Los Blues tampoco participan en competiciones europeas, mientras que han añadido personal capaz de influir de inmediato, incluido un entrenador especializado en jugadas a balón parado.
Tendremos más tiempo para prepararnos para cada partido, es la verdad. Después de eso, necesitamos demostrar que usamos el tiempo de manera efectiva", dijo Xabi Alonso.
Morgan Rogers se convirtió en el tercer jugador en el que BlueCo gastó más de 100 millones de libras en tres años y medio. Solo esta inversión ha creado una gran presión, obligando al Chelsea a demostrar que la enorme cantidad de dinero que gastan está dando resultados en el campo.
El fichaje de jugadores experimentados como Jordan Henderson, de 36 años, y Danny Welbeck, de 35 años, refleja claramente el cambio en la dirección del Chelsea.
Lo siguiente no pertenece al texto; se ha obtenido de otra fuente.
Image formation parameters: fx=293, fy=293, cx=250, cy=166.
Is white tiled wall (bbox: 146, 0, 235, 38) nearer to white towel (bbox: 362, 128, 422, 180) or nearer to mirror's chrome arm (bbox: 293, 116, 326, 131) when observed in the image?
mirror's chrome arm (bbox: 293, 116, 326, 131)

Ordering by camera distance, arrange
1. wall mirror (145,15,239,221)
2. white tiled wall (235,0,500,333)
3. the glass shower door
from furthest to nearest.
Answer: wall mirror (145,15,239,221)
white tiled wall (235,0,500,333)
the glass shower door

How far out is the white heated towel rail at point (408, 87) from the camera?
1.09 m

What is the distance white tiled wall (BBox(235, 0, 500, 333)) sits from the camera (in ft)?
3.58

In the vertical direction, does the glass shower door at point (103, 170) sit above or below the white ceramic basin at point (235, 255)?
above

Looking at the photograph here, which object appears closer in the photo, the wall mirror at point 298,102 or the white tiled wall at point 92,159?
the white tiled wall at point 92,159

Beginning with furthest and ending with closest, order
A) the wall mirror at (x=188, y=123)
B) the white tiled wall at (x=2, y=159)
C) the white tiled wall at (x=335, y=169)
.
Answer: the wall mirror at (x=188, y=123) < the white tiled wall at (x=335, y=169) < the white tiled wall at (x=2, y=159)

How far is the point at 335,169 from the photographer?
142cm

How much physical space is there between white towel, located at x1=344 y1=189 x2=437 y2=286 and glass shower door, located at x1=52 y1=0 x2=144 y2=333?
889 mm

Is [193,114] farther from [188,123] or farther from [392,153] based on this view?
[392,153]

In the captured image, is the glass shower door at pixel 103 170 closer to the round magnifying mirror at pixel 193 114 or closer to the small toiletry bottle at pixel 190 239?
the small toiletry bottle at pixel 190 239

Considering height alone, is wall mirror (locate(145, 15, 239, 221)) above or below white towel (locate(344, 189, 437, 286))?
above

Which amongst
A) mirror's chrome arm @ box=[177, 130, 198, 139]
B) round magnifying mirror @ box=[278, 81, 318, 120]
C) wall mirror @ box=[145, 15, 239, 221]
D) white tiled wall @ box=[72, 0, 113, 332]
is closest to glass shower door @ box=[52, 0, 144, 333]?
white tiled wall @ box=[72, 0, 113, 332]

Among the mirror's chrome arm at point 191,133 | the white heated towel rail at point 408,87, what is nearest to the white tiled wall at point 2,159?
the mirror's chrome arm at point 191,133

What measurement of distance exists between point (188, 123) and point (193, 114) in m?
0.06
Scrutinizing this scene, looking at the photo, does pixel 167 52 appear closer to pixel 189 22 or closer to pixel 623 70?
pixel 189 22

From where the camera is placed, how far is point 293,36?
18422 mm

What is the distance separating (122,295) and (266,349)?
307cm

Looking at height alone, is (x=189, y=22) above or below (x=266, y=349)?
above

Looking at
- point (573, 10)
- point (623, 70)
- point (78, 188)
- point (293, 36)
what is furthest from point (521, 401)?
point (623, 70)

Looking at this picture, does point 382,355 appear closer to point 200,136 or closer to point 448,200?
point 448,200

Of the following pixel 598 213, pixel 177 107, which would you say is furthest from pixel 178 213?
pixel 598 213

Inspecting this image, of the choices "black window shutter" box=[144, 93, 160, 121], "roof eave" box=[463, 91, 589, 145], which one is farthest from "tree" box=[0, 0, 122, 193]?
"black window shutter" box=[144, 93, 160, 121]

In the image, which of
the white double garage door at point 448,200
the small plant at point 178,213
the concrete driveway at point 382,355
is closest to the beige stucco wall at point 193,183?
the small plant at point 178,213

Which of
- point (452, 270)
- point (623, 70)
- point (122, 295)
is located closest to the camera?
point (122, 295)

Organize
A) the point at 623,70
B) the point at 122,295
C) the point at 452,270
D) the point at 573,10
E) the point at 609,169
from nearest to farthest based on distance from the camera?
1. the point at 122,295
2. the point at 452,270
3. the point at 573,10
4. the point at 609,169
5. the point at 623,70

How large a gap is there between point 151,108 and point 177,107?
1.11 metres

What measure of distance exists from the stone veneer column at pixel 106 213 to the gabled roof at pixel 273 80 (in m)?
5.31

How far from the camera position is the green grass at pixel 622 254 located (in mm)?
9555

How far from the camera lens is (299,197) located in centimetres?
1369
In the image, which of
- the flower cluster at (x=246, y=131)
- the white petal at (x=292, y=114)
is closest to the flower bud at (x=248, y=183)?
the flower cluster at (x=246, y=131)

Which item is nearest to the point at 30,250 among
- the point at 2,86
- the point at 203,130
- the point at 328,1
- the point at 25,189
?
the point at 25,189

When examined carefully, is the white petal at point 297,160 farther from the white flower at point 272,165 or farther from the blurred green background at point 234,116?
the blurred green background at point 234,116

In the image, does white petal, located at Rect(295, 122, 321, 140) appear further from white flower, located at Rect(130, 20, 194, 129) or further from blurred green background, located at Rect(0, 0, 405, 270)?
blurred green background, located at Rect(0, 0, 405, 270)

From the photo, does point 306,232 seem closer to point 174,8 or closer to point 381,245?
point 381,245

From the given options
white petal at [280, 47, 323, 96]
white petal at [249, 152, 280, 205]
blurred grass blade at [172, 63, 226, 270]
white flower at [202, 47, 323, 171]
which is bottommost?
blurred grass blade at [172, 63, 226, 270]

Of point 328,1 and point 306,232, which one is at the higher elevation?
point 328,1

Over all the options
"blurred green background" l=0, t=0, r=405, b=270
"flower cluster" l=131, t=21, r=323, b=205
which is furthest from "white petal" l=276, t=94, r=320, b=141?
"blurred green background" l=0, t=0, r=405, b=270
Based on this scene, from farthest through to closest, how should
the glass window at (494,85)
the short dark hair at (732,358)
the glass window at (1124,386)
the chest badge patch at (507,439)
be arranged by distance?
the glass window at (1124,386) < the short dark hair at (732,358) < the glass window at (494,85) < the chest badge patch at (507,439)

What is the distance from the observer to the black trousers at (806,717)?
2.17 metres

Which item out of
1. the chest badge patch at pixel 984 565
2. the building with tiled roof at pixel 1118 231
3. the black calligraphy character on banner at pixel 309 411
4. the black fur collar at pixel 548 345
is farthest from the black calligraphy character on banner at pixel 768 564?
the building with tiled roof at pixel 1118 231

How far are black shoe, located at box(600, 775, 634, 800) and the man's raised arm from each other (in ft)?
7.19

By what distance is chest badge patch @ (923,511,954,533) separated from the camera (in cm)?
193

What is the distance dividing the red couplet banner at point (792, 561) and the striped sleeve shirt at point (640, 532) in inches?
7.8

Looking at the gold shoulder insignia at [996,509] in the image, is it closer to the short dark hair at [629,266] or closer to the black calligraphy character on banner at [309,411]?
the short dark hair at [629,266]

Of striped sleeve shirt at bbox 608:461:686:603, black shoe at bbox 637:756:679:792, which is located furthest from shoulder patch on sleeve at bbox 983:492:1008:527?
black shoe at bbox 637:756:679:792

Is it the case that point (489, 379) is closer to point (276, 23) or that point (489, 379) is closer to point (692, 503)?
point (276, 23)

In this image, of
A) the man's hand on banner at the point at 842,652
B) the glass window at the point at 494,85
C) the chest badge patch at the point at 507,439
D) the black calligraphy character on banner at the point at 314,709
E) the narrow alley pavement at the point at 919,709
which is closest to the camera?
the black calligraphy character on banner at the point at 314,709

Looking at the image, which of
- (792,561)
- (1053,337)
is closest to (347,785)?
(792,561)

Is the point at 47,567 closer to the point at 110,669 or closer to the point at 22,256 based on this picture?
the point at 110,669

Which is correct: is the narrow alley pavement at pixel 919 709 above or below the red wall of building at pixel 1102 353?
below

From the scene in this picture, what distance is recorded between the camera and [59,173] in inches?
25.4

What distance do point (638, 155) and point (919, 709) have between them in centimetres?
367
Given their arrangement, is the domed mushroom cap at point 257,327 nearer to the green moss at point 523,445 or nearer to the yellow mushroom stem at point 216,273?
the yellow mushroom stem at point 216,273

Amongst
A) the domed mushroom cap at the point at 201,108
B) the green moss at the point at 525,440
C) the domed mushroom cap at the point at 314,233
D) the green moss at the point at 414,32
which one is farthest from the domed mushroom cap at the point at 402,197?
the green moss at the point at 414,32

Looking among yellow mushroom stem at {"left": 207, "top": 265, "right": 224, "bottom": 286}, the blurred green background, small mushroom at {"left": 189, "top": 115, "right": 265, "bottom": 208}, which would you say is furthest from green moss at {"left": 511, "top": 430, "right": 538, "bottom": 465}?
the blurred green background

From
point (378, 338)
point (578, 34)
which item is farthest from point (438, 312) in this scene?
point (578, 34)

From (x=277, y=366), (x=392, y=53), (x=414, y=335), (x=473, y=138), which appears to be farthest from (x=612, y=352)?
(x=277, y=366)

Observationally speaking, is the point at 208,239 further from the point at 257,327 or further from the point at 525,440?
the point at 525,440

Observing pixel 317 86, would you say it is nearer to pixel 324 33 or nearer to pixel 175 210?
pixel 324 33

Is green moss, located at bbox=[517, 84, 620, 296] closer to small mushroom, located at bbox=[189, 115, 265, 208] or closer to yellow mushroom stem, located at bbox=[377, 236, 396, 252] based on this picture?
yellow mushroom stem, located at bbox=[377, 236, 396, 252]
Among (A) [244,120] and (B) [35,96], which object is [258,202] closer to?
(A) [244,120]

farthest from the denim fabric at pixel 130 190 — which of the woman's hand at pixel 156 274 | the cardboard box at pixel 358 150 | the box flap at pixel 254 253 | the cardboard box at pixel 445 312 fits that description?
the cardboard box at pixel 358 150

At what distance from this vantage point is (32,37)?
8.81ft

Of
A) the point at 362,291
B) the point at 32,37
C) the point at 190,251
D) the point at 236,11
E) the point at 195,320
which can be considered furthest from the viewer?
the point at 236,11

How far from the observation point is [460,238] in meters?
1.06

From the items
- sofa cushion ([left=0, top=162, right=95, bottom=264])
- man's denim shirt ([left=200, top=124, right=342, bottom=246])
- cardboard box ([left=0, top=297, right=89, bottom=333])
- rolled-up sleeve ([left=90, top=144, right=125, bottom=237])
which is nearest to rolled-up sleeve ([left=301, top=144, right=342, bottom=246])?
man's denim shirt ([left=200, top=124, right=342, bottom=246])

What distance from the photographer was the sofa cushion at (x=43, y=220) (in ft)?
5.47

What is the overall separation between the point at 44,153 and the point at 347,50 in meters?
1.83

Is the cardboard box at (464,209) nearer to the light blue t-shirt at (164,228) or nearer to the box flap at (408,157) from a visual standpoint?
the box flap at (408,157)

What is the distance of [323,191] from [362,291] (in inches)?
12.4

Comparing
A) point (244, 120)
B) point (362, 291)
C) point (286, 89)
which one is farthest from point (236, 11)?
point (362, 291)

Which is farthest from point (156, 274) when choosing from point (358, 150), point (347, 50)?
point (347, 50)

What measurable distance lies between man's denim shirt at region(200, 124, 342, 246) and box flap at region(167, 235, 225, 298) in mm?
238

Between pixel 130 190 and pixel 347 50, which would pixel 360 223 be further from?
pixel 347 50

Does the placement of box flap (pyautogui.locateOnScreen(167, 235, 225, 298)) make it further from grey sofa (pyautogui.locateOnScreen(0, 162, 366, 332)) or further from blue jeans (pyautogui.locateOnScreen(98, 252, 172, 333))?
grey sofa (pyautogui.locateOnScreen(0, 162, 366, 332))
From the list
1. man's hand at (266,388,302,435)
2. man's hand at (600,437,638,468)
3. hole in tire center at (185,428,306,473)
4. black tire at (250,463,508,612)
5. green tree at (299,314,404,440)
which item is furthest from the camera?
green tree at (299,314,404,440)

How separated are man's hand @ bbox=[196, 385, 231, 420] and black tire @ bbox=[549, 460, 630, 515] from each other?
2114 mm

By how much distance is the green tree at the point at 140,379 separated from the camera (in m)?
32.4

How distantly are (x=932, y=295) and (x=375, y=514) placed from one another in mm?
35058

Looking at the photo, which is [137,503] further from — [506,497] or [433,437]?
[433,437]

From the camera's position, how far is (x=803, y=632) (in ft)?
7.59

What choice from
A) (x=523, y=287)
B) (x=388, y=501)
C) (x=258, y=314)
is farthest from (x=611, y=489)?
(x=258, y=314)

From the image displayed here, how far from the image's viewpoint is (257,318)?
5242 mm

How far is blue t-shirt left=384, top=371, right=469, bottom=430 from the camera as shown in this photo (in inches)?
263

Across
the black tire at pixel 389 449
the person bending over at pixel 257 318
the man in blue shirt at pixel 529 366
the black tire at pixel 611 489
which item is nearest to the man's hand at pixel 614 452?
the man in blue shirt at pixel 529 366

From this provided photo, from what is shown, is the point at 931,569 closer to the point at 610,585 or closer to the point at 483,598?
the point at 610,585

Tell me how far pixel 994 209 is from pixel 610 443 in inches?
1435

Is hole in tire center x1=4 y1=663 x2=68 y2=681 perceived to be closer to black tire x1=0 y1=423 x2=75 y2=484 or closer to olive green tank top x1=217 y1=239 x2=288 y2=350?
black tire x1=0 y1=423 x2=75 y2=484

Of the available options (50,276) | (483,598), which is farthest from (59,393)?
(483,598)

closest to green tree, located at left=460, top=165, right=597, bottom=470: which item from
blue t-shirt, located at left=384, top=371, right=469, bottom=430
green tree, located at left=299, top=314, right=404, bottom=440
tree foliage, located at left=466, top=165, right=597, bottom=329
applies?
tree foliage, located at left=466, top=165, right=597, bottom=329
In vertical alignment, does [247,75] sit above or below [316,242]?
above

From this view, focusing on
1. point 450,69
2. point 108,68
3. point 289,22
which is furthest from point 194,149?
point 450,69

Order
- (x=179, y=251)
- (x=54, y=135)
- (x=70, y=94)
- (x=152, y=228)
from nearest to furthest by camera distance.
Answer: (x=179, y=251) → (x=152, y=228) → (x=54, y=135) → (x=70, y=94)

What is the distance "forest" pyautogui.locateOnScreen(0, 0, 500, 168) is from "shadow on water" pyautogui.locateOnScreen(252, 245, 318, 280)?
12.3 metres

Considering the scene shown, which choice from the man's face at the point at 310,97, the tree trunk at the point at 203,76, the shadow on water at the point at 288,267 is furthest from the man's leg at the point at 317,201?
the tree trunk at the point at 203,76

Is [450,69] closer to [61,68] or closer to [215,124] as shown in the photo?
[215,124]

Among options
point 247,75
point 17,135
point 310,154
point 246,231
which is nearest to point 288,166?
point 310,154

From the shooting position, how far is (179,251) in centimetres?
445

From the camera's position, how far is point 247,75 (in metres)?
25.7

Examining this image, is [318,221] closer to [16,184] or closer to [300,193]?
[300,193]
Ya no solo construyen para el futuro, sino que quieren competir en el presente.

Alonso también conoce bien el entorno del fútbol de alto nivel. Jugó para el Liverpool, el Real Madrid, el Bayern de Múnich y la selección española, y también creó un milagro al ayudar al Bayer Leverkusen a ganar la Bundesliga.
Después de un período de fracaso en el Real Madrid, Alonso llegó al Chelsea con muchas cosas que demostrar. Pero eso también creó motivación para el entrenador español.
Se espera que Enzo Maresca e Andoni Iraola ayuden al Manchester City y al Liverpool a competir por el campeonato. El Chelsea tampoco tiene motivos para dejarse fuera de la carrera.
Por supuesto, el Arsenal sigue siendo el principal candidato bajo el mando de Mikel Arteta, pero los cambios en el Liverpool y el Man City abrirán oportunidades para los rivales de atrás.
El Chelsea no puede seguir contento con la mediocridad, ni puede seguir citando planes para el futuro. Con Alonso en el banquillo y una plantilla fuertemente invertida, es hora de que los Blues entren realmente en la carrera por el campeonato.